Big Books. Big Big Books.

Stevens-Pope in three volumes, by Warren Greatbatch and Tom Rowe. The books are massive, the photography wonderful, and the information enough to satisfy the most voracious lover of single-shot rifles.

by Terry Wieland

Some years ago, at a cocktail party connected with one of the big gun shows, I ran into an editor who worked for The Lyons Press.  Lyons had recently been acquired by Morris Communications, which also owns Gray’s, and this guy was enthusing about producing a volume on what he called “the Gray’s lifestyle.”

The idea was absurd on many levels, but it was rejected immediately for one major reason:  He envisioned a huge “coffee table” book, full of dazzling photos and art work, replete with prose and poetry, and the Gray’s regulars in our Pendleton shirts and Filson trousers, sitting by the fireside and sipping boutique whiskey, with fly rods and shotguns and dogs.

Our then-editor, Jim Babb, and I were both horrified.  We had no interest whatever in participating in such a project because neither of us wanted to contribute to a book that would not be read.  And in about 99.7 per cent of cases (by actual scientific count) coffee-table books are never even opened, much less read.  They are more an item of furniture than literature.

I don’t know exactly when the concept came into fashion, but by the 1990s, the idea of massive books, measured in feet and pounds rather than pages and word counts, was in full swing.  Art books, wildlife books, photo books—everywhere you turned, there was an idealized living room (or trophy room, or sitting room) with a glossy volume lying pristine and unopened on a table.

The problem with these books is that they are too heavy to hold in your hands and read.  Many people read sitting up in bed.  With this?  Can’t do it.  In an easy chair with a light behind your shoulder?  Nope.  Not unless, as I do, you put a firm cushion on your knee and rest the book on it while you turn the pages.

Recently, for reasons that escape me, the fashion has been to books that are bigger than big—that put the 1990s coffee-table book to shame for sheer size and avoirdupois.

Last year, I was asked to contribute a chapter on Cape buffalo rifles to a new book (A Dangerous Game) by Robin Hurt.  Robin being an old friend, as well as the preeminent professional hunter of the last 50 years, I naturally agreed.  The book was duly published by Safari Press, and I was sent my two contributor’s copies.  I was astonished at the weight and shipping cost:  25 pounds and $48 for two books!  It stands 15 inches tall and 12 inches deep, weighs 10.6 pounds, and has 572 glossy pages.  I don’t have a coffee table, and was hard-pressed to find a bookshelf big enough.

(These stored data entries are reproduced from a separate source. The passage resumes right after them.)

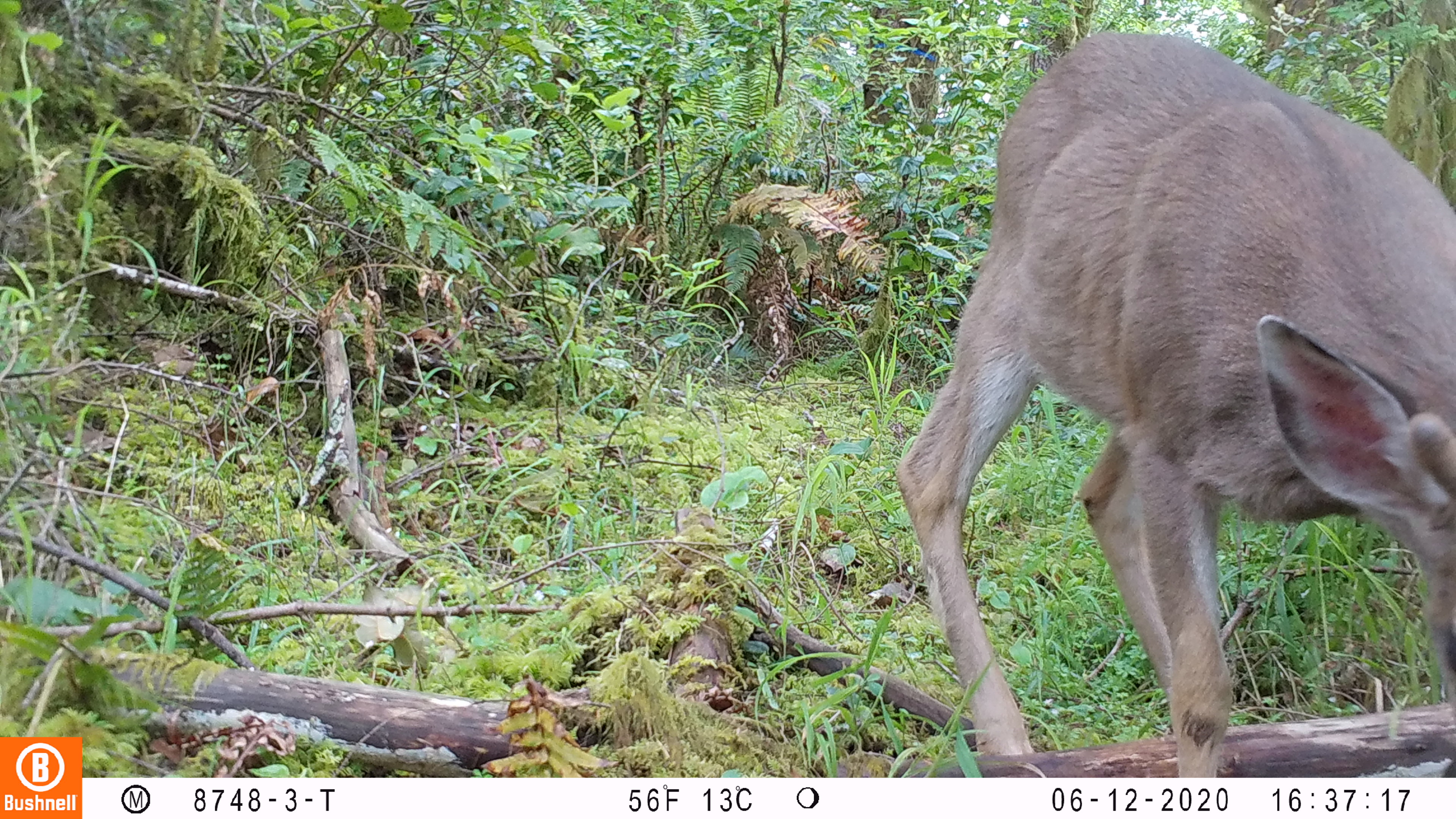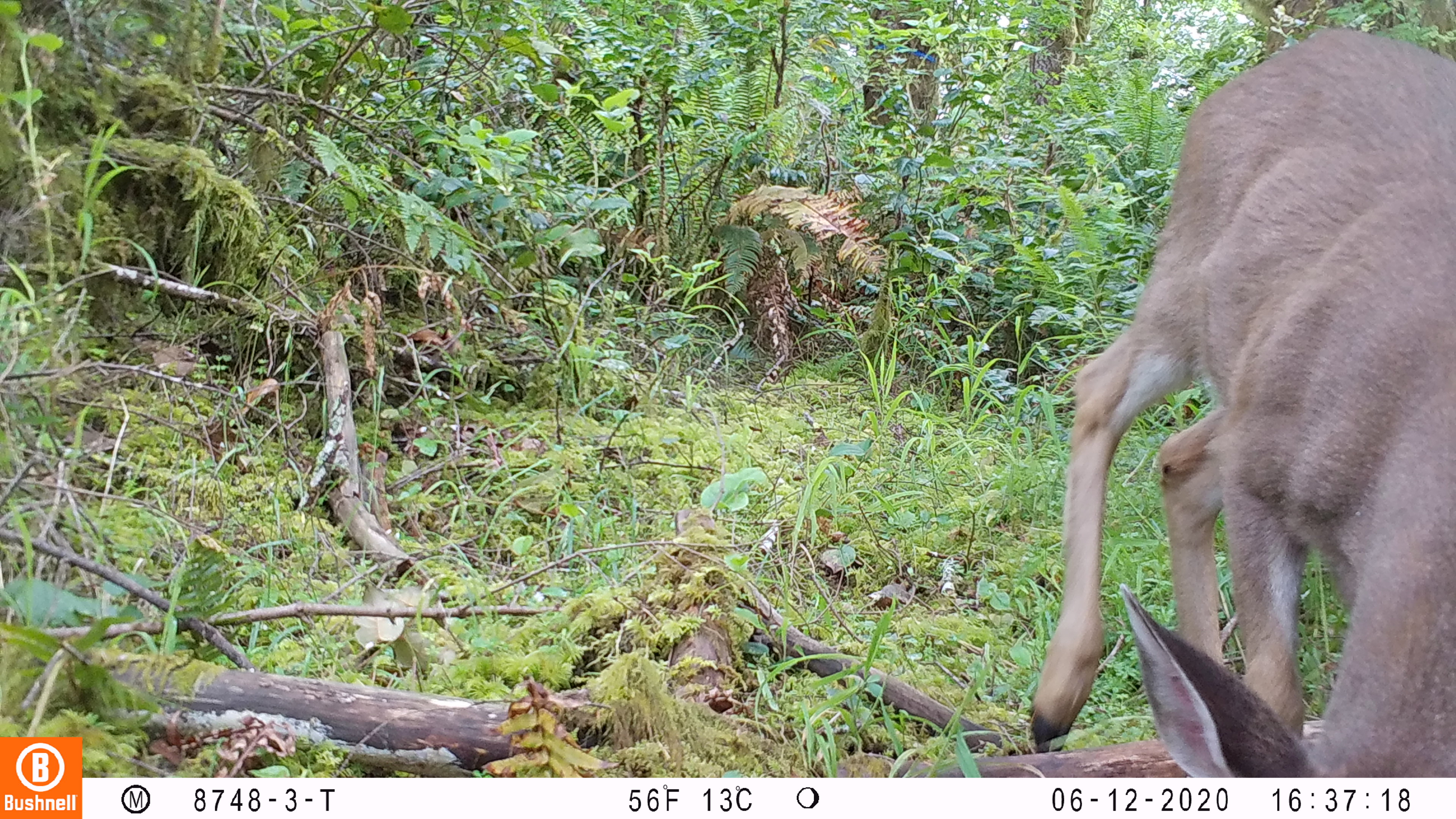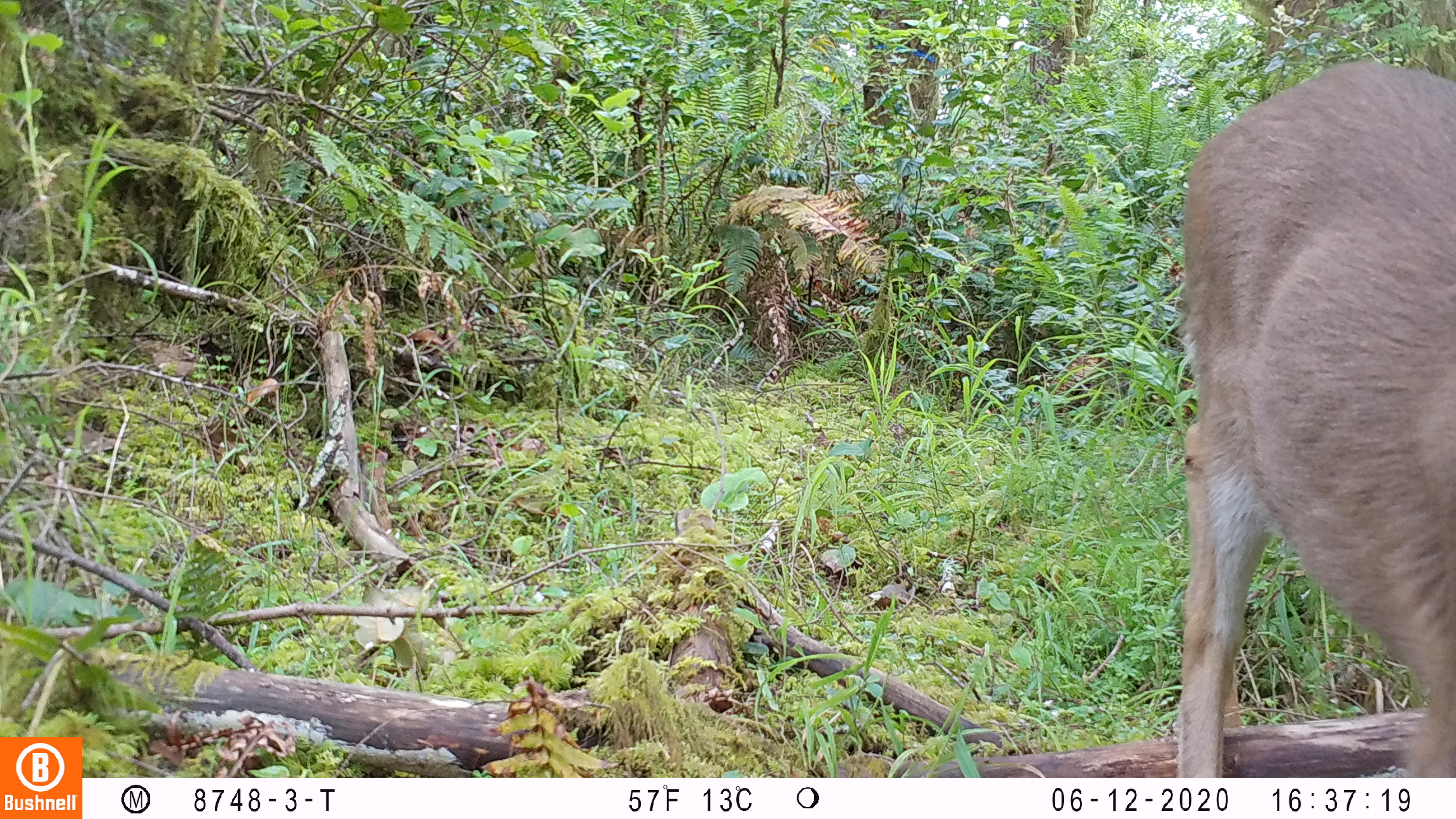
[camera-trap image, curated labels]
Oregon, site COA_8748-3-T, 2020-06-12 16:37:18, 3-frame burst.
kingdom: Animalia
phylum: Chordata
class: Mammalia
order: Artiodactyla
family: Cervidae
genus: Odocoileus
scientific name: Odocoileus hemionus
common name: black-tailed deer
Black-tailed deer (Odocoileus hemionus).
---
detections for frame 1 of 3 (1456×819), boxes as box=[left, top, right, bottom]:
black-tailed deer: box=[888, 27, 1451, 770]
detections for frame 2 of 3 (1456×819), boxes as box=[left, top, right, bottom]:
black-tailed deer: box=[1024, 23, 1451, 776]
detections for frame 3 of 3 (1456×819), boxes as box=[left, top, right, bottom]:
black-tailed deer: box=[1157, 50, 1449, 766]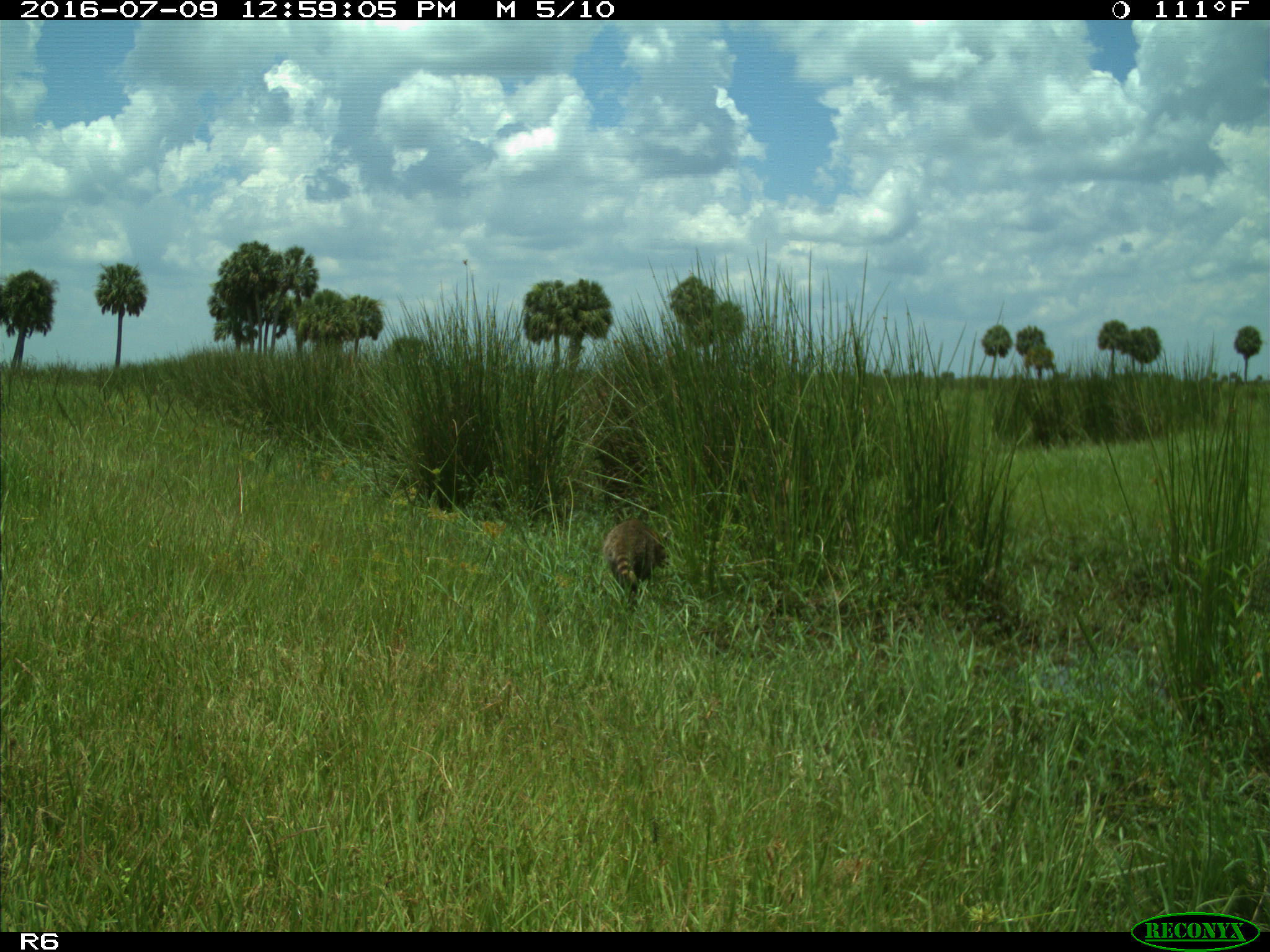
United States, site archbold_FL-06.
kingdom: Animalia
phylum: Chordata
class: Mammalia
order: Carnivora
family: Procyonidae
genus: Procyon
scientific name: Procyon lotor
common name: common raccoon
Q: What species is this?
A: Procyon lotor (common raccoon).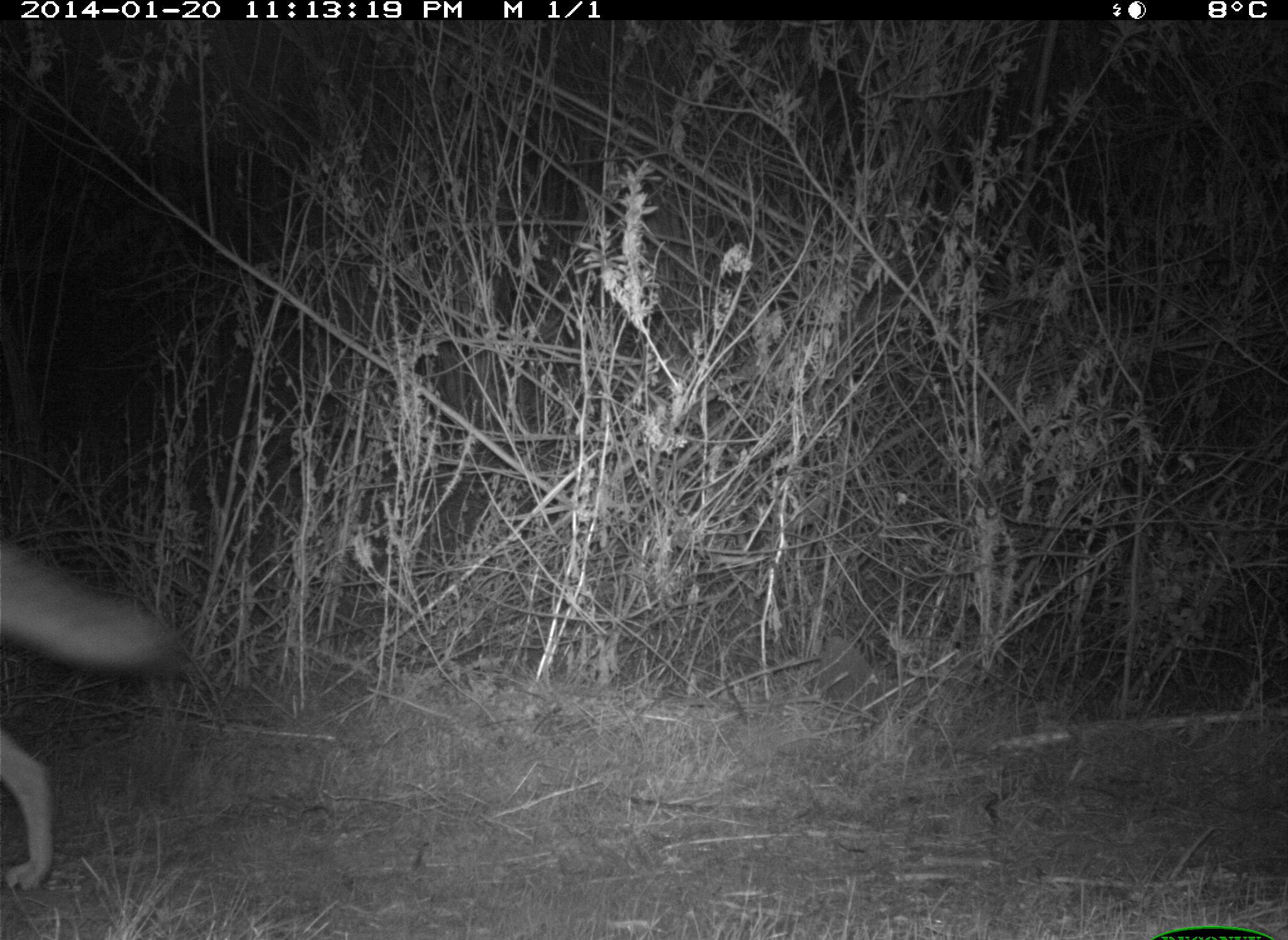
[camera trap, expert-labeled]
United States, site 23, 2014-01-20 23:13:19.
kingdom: Animalia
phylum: Chordata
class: Mammalia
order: Carnivora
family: Canidae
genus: Canis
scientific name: Canis latrans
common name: coyote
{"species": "coyote (Canis latrans)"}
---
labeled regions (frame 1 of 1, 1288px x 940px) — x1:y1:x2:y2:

Then, last week, I received the latest from Tom Rowe:  A three-volume work on Harry Pope and the Stevens Schützen rifles.  Tom is printing only 250 copies, and charging $400 for them (that includes shipping of $25) but I was astounded when I got them.  Each volume weighs almost eight pounds!

Years ago, Tom edited and produced the three-volume Alte Scheibenwaffen, and I thought that was big (three volumes, 1300 pages, 13 pounds) but the Pope-Stevens books dwarf them.  Even my cushion-on-the-knee reading technique can only be maintained for a few pages before my legs start to go numb.

The argument in favor of such books, especially art or photo books, is that the size allows adequate enlargement of images.  I can’t argue with that.  Starting in the 1990s, Donald Dallas published a series of books on the great British gunmakers (Boss, Purdey, H&H, Dickson, Alex. Henry) which included many gorgeous photos obtained from the auction houses.  His 2010 book, The British Sporting Gun & Rifle, 1850-1900, contains many similar photos, and it’s on my short, marooned-on-an-island, book list.

For gun books, Dallas really began the practice of leaning on auction houses in this way, and it’s certainly a benefit to all.  They take beautiful photos for their catalogues, and after the item is sold, the photos can then be used for publicity at no cost.  As for the authors, it gives us—and yes, I have done it, for both books and magazine articles—access to guns we would otherwise never see.  And, we don’t have to do the photographs ourselves.

Tom Rowe is one producer of books who is a superb photographer and indefatigable in traveling around with his portable studio.  I call him a “producer of books” rather than an author or editor because his contempt for the English language is palpable.  If you can’t write, spell, or punctuate, you should hire someone who can, along with a competent proofreader.  Alas, in Tom’s case…but enough of that.

This brings me to another point.  The current trend towards behemoth books has been made possible by two factors: digital imaging combined with desk-top publishing, and printing books in China at a fraction of what they would cost here.  This allows self-publishing, which Tom Rowe’s books essentially are, produced outside the business constraints of a publishing house and the good sense of its editorial director.

How long this will persist, who knows?  For now, it has made available some extraordinary volumes, and I include Tom’s Alte Scheibenwaffen (3-vol.) and American Rifle Sights on that list, as well as the aforementioned Stevens-Pope books.  In all three cases, Tom and his co-conspirators have put all kinds of arcane and often irreplaceable images and information between  hard covers.  Posterity should be grateful for that, regardless of its views on grammar and spelling.

Gray’s shooting editor, Terry Wieland, is an unreconstructed bibliophile who should have been custodian of a medieval European library, blowing dust off musty volumes of parchment and cracked leather, searching out the original formula for gunpowder.  At least, that’s how he sees himself.